**Task details:**
Could you rewrite the material from the line with "What is the" through the end, changing "estimated" to "approximate" and leaving everything else as it is?

**Extracted records:**
..........
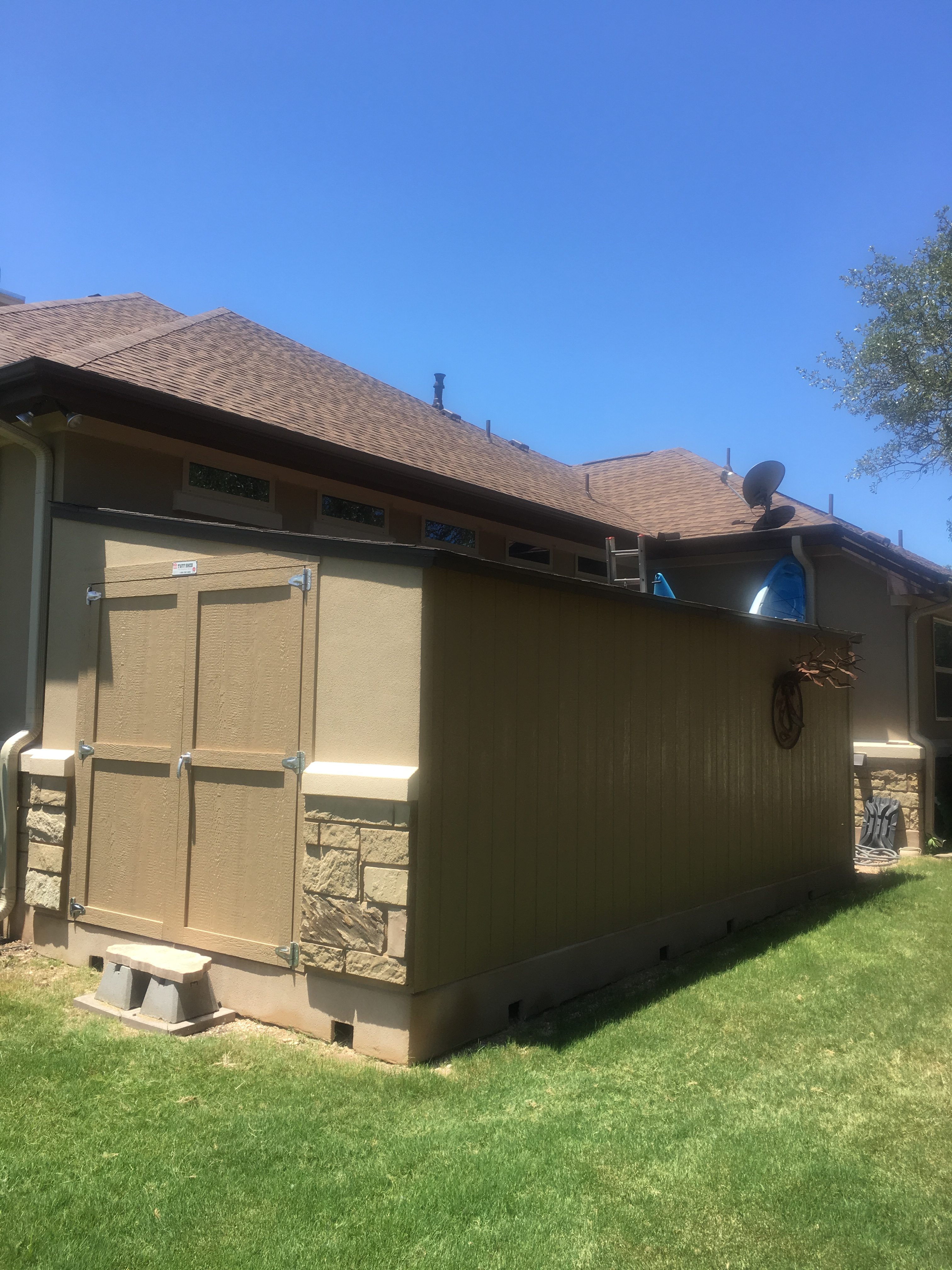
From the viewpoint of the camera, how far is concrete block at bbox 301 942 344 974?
14.8ft

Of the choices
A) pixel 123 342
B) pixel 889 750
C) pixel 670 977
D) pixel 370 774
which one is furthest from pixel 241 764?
pixel 889 750

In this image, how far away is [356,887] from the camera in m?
4.46

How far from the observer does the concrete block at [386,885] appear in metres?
4.31

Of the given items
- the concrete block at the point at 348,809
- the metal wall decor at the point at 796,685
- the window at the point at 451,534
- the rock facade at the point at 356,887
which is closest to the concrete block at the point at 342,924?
the rock facade at the point at 356,887

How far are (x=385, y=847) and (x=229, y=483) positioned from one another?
417cm

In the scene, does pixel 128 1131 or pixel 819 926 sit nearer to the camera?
pixel 128 1131

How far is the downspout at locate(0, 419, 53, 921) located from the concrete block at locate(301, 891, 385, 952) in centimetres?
264

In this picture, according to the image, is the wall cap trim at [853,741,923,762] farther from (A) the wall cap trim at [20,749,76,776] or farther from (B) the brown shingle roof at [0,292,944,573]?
(A) the wall cap trim at [20,749,76,776]

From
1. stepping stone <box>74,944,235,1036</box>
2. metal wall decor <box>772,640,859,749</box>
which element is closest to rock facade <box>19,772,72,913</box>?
stepping stone <box>74,944,235,1036</box>

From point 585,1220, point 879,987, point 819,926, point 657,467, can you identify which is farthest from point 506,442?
point 585,1220

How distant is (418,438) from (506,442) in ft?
14.2

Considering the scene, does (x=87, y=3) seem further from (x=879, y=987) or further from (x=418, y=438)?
(x=879, y=987)

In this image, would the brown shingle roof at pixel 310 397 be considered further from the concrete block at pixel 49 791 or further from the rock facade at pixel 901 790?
the rock facade at pixel 901 790

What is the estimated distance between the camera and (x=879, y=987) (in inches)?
222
..........
**Full response:**
What is the approximate distance between the camera and (x=879, y=987) (in inches)?
222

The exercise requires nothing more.